The city of Philadelphia seized a famed artist’s studio by using eminent domain to convert the block that the property is on into a high-end shopping area.
In 2005, James Dupree, a 64-year-old muralist and painter, bought a rundown warehouse in Philadelphia and worked to turn the former horse stable into an art studio before the city government seized the property for public use.
“It started right after I purchased the building,” Dupree, who has been fighting the seizure in court, told CNBC. “They had called this area a blight several years ago, but didn’t move on it until 2005. It’s nothing more than a land grab.

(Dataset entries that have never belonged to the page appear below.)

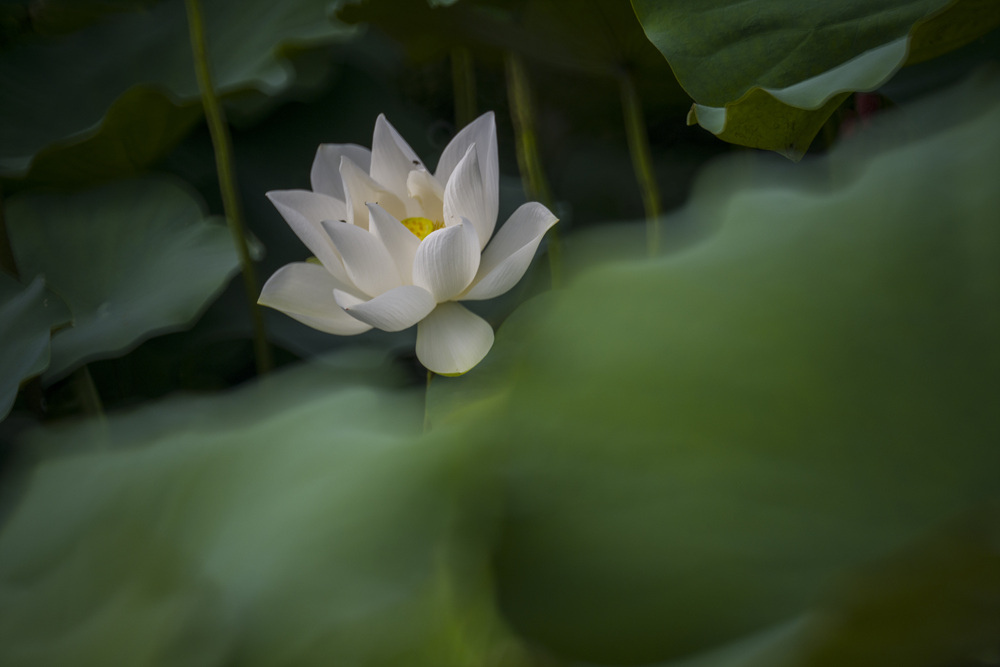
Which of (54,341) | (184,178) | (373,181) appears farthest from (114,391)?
(373,181)

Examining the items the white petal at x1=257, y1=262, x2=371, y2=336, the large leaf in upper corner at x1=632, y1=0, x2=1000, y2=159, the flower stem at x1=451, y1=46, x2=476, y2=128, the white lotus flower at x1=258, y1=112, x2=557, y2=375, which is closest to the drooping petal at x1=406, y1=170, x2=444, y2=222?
the white lotus flower at x1=258, y1=112, x2=557, y2=375

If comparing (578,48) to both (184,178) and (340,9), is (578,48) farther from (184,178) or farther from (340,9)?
(184,178)

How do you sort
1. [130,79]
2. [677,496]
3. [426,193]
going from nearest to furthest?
1. [677,496]
2. [426,193]
3. [130,79]

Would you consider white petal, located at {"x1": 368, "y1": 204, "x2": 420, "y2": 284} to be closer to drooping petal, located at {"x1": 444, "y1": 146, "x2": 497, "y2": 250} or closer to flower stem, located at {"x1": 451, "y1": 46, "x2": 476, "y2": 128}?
drooping petal, located at {"x1": 444, "y1": 146, "x2": 497, "y2": 250}

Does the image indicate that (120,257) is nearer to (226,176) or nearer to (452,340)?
(226,176)

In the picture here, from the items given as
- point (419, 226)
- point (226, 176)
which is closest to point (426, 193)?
point (419, 226)
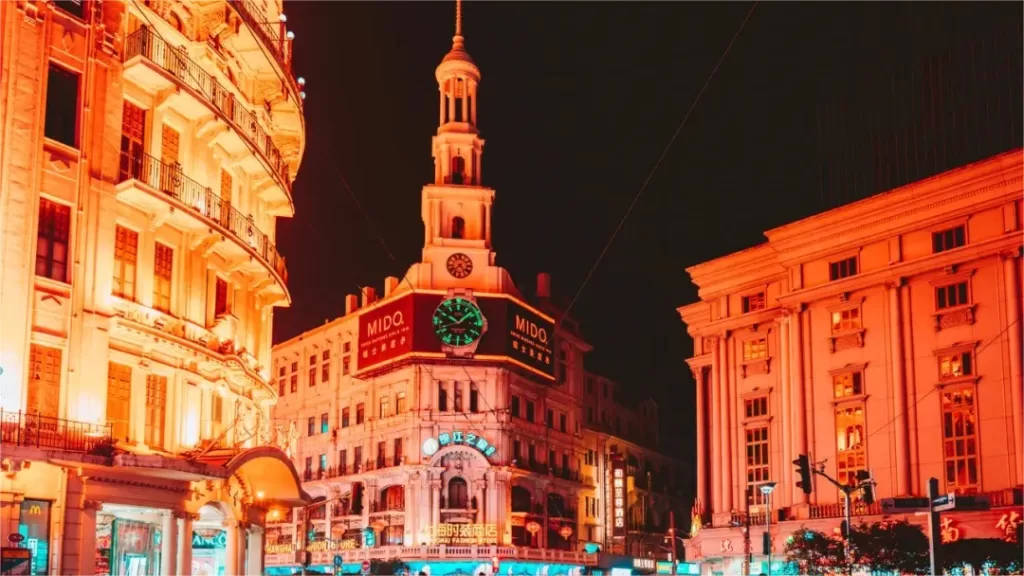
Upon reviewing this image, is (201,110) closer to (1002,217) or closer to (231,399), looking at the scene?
(231,399)

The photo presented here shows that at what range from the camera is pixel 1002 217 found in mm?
49062

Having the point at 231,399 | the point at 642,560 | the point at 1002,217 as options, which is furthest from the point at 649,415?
the point at 231,399

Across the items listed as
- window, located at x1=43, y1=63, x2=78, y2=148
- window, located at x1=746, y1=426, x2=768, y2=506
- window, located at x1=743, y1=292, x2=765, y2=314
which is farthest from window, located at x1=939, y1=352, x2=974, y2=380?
window, located at x1=43, y1=63, x2=78, y2=148

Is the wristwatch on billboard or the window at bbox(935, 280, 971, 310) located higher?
the wristwatch on billboard

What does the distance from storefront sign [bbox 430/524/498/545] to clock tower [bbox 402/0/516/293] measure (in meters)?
15.6

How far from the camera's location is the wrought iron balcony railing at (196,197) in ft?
99.6

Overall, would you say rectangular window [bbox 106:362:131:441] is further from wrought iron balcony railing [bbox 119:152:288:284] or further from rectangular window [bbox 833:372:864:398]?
rectangular window [bbox 833:372:864:398]

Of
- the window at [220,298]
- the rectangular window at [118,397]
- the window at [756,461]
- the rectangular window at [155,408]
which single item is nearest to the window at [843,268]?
the window at [756,461]

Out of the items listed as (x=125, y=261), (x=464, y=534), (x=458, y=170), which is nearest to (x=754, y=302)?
(x=464, y=534)

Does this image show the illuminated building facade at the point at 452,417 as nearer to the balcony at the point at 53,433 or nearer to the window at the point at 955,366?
the window at the point at 955,366

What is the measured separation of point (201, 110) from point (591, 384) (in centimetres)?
6781

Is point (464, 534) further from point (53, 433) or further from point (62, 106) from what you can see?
point (62, 106)

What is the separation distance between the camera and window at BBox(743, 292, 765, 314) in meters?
63.2

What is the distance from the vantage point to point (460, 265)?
267 feet
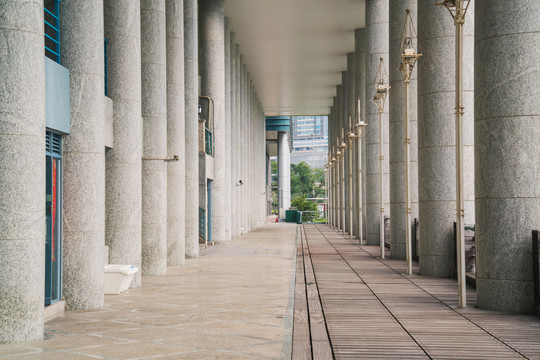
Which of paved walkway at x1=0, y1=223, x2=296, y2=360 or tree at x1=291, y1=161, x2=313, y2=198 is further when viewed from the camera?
tree at x1=291, y1=161, x2=313, y2=198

And the kicker is the developer who was going to build the shopping area backed out of the deal.”
According to experts, Dupree is part of a growing number of cases of homeowners and businesses losing their property over government seizures via eminent domain, CNBC reported.
“I think there are more cases and as a result, more publicity about them,” said Scott Gizer, a business litigation lawyer at Early Sullivan. “There’s more land taken for the upgrading of infrastructure like bridges and roads and a lack of land for development. “But whatever the reason, it’s a hot-button issue with people and creates a negative feeling toward government.”
The 2005 Supreme Court case Kelo v. New London found that Connecticut had the right to seize several homes to build a Pfizer tower – which ended in disaster when the drug company left and affected properties were used as a vacant lot, Watchdog.com reported.
That case was ruled constitutional as long as the city of New London said they were increasing municipal revenue.
"That ruling allowed the taking of residential property under the idea that it was good for the people," said Nicholas Chop, director of litigation at Integra Realty Resources. "It's really opened up the floodgates when it comes to eminent domain."
Some states have passed legislation to curb the power of eminent domain – from prohibiting land grabbing for economic development, to requiring compensation at fair market value.
But those measures do not take the place of federal laws that allow the national government to continue using emeinent domain.